* Exercise tasks *
(1) Rewrite the passage on BhAskara's gIta commentary from "Unfortunately, not too" up to and including "Subhadropadhyaya, 1964).", substituting "extant" for "surviving".
(2) How many lines of the rows contain the string "terms", with case counting? Reply with the number alone.

BhAskara, in turn, is quoted by VAcaspati
Mishra in BhAmati. Therefore, he
must have
lived between Shankara's and VAcaspati's
lifetimes.
Now turning to
the question if there are any references to
Shankara's
gIta
bhAshya in any of BhAskara's works.
Unfortunately, not too many surviving
works
of BhAskara are available to us. Thankfully, there
are
some
fragments
available from his gIta bhAshya (9
chapters of his gIta bhAshya are
published
by the Benares Sanskrit University, edited by Dr.
Subhadropadhyaya, 1964).
In the few fragments of the BhAskara gIta
bhAshya available today, there is
one
interesting comment he makes when commenting on sloka
2.21:
वेदाविनाशिनं
नित्यं य
एनमजमव्ययम्
।
कथं स पुरुषः
पार्थ कं घातयति
हन्ति
कम् ॥ २१ ॥
These are Shankara's words in his
commentary to the bhAshya:
हेत्वर्थस्य
च
अविक्रियत्वस्य
तुल्यत्वात् *विदुषः
सर्वकर्मप्रतिषेध
एव
प्रकारणार्थः
अभिप्रेतो भगवता*
।
Turning to BhAskara, he
quotes Shankara in the bhAshya to the same verse:
अत्र क्लेशभीरव:
केचित् स्वमतं
भगवत्यारोप्य
वर्णयन्ति *विदुष:
सर्वकर्मप्रतिषेध
एव
प्रकरणार्थोSभिप्रेतो
भगवता* इति.

* Exercise data *

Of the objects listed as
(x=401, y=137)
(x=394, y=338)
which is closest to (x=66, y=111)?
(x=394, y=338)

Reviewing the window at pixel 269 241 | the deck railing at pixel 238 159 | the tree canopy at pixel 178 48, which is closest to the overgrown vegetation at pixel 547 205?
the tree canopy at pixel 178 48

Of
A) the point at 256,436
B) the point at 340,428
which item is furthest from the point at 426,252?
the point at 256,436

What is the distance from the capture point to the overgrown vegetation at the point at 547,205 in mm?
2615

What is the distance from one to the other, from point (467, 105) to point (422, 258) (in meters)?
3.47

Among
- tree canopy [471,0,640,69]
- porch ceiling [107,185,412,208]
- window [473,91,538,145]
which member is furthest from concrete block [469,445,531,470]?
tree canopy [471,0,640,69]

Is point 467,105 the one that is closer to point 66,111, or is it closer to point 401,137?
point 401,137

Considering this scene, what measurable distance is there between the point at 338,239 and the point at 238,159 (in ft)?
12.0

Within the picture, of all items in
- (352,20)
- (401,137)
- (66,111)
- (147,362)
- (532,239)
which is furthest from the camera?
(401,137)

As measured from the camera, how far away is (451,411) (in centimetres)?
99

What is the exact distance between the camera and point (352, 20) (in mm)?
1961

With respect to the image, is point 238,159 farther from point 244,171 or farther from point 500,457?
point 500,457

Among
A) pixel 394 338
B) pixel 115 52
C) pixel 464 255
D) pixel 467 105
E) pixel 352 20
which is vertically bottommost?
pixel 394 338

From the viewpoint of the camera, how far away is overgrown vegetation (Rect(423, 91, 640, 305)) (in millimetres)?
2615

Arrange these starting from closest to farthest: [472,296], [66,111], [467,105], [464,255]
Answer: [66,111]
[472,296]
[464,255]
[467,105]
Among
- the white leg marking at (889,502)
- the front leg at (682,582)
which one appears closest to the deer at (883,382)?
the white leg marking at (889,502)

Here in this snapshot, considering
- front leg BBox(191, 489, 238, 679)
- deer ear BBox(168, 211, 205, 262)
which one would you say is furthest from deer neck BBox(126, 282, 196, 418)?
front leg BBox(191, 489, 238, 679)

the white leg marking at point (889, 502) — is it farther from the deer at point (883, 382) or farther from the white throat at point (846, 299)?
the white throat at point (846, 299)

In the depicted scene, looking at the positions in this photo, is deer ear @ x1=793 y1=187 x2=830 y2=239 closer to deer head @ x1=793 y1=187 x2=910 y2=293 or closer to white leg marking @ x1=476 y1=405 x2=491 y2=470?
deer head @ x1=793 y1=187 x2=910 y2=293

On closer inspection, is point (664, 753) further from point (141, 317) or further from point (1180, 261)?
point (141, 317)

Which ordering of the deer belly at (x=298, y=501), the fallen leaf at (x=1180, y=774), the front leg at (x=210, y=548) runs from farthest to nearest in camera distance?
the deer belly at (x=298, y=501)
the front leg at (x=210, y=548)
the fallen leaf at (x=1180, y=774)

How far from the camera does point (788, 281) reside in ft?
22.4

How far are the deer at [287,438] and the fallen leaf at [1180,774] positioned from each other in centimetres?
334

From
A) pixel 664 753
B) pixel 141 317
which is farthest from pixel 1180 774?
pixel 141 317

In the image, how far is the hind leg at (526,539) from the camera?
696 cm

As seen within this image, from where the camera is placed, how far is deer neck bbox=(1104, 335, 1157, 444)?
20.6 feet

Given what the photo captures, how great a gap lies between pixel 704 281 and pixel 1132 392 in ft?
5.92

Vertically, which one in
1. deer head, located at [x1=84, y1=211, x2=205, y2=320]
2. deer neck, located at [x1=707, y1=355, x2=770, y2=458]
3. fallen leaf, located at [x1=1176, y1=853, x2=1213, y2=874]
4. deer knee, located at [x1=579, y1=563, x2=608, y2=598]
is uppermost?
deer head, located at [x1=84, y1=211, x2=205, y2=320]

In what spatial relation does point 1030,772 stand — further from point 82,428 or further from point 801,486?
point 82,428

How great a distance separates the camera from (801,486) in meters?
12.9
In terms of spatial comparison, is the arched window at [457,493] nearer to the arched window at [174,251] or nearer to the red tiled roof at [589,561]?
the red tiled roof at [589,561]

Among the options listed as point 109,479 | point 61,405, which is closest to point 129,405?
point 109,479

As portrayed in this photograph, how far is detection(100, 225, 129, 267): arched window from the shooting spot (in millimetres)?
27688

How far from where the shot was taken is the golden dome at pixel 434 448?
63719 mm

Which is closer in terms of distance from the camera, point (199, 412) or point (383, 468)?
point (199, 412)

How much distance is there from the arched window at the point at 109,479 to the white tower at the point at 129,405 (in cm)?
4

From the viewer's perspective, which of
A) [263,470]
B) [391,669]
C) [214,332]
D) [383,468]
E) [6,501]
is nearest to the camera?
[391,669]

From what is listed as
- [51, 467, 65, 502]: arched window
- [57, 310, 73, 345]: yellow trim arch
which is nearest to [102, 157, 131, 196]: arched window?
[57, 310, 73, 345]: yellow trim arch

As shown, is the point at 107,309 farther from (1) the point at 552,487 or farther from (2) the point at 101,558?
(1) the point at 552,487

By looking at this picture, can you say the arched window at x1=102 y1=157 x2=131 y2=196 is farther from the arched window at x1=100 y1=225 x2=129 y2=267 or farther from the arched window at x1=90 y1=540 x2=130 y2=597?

* Response list *
(1)
Unfortunately, not too many extant
works
of BhAskara are available to us. Thankfully, there
are
some
fragments
available from his gIta bhAshya (9
chapters of his gIta bhAshya are
published
by the Benares Sanskrit University, edited by Dr.
Subhadropadhyaya, 1964).

(2) 2